Extract to read
━━━━━━

Unfortunately, not unlike my undergraduate experience, my graduate degree did not immediately translate into meaningful employment. I spent three years as a scientific salesperson in Arizona and New Mexico. Looking back, it was actually a good thing, because I made real money that allowed me to pay off all my student debt, it enabled me to work independently (and actually work), and it provided me with increased confidence in selling people on an idea.
Despite the good money and independence, I was miserable. A salesperson was just not a career path I had envisioned. As luck would have it, a former graduate school colleague and current housemate got wind of a job with The Nature Conservancy in Tucson. Though I was rejected for the first position for which I applied, I was hired a few months later as Public Lands Protection Planner. The position was designed to work with the Forest Service and the Bureau of Land Management to protect areas of high biodiversity through administrative special management designation.
The job was ideal. Not only did I get to work with one of the premier conservation nonprofits, but my job was also a mix of field biology and advocacy. This was 1985, and when I was hired, there were three employees in the state office in Tucson (behind the old Bookmans on Tucson and Broadway), and four-plus employees on the nature preserves. Over the next twenty years, the organization in Arizona and internationally grew phenomenally, and I was there for the ride.
I soon had a number of career opportunities that pushed me further into an advocacy role as Director of Land and Water Protection, which included Government Relations, and put me front and center negotiating real estate transactions on behalf of biodiversity. With the reputation of The Nature Conservancy and a dedicated and skilled staff, I was part of a number of successful projects that helped protect thousands of acres of land in Arizona and raise millions of dollars in public funding. The tangible and direct sense of accomplishment that comes from buying land for preservation purposes or securing a legislative or administrative designation in support of preservation simply cannot be beat.
I met Bill Doelle in the mid-1990s, when he came to our office to talk about what the Center for Desert Archaeology (now Archaeology Southwest) was learning about archaeology along the San Pedro River. At the time, The Nature Conservancy had launched a major conservation initiative focused on the San Pedro watershed, and we were pleasantly surprised to learn that the archaeology there was of equal significance to the ecology. Little did I know that more than a decade later, I would be working for Bill.

━━━━━━

Information shown
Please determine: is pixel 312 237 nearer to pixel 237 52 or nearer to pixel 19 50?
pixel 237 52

━━━━━━

Questions
- 1) List every job the writer held that the career account above names.
- 2) According to the career account above, how many employees worked in the Tucson state office when the writer was hired?

Answers below
- 1)
- Scientific salesperson
- Public Lands Protection Planner
- Director of Land and Water Protection

- 2) Three.